● **OPDRACHT**: Tel in de records de regels waarin de tekenreeks "leash" voorkomt, waarbij hoofdletters en kleine letters verschillend tellen. Geef alleen het aantal.

● **OPDRACHTGEGEVENS**:

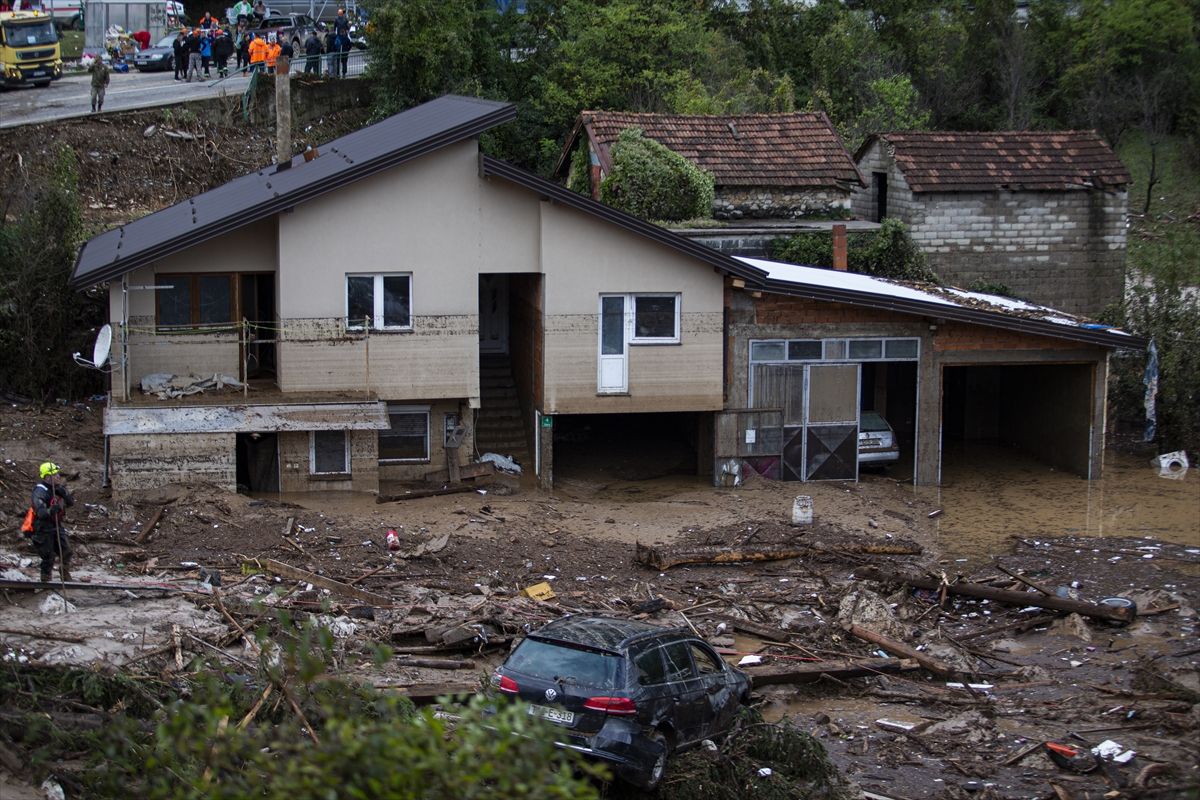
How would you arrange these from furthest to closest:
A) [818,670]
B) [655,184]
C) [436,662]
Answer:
--
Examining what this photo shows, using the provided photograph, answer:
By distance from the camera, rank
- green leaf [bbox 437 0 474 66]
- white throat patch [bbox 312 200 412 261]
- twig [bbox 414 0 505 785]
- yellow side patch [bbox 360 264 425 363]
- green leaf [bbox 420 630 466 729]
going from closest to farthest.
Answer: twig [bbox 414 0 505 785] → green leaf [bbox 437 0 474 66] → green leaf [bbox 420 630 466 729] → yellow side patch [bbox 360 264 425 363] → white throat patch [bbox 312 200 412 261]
==
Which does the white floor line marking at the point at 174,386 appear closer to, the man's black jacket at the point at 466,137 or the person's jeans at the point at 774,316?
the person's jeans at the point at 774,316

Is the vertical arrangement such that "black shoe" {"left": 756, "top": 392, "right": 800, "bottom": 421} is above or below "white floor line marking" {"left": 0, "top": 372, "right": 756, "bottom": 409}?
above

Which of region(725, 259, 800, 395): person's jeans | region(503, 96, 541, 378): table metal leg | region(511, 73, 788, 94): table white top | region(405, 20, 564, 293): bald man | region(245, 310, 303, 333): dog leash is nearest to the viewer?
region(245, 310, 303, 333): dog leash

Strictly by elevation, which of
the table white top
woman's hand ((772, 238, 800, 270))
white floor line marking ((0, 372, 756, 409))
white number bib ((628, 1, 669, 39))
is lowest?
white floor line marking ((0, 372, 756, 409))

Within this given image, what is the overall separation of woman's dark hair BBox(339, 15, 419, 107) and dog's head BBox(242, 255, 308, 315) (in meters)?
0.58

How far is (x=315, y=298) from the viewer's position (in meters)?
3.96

● **ANTWOORD**: 2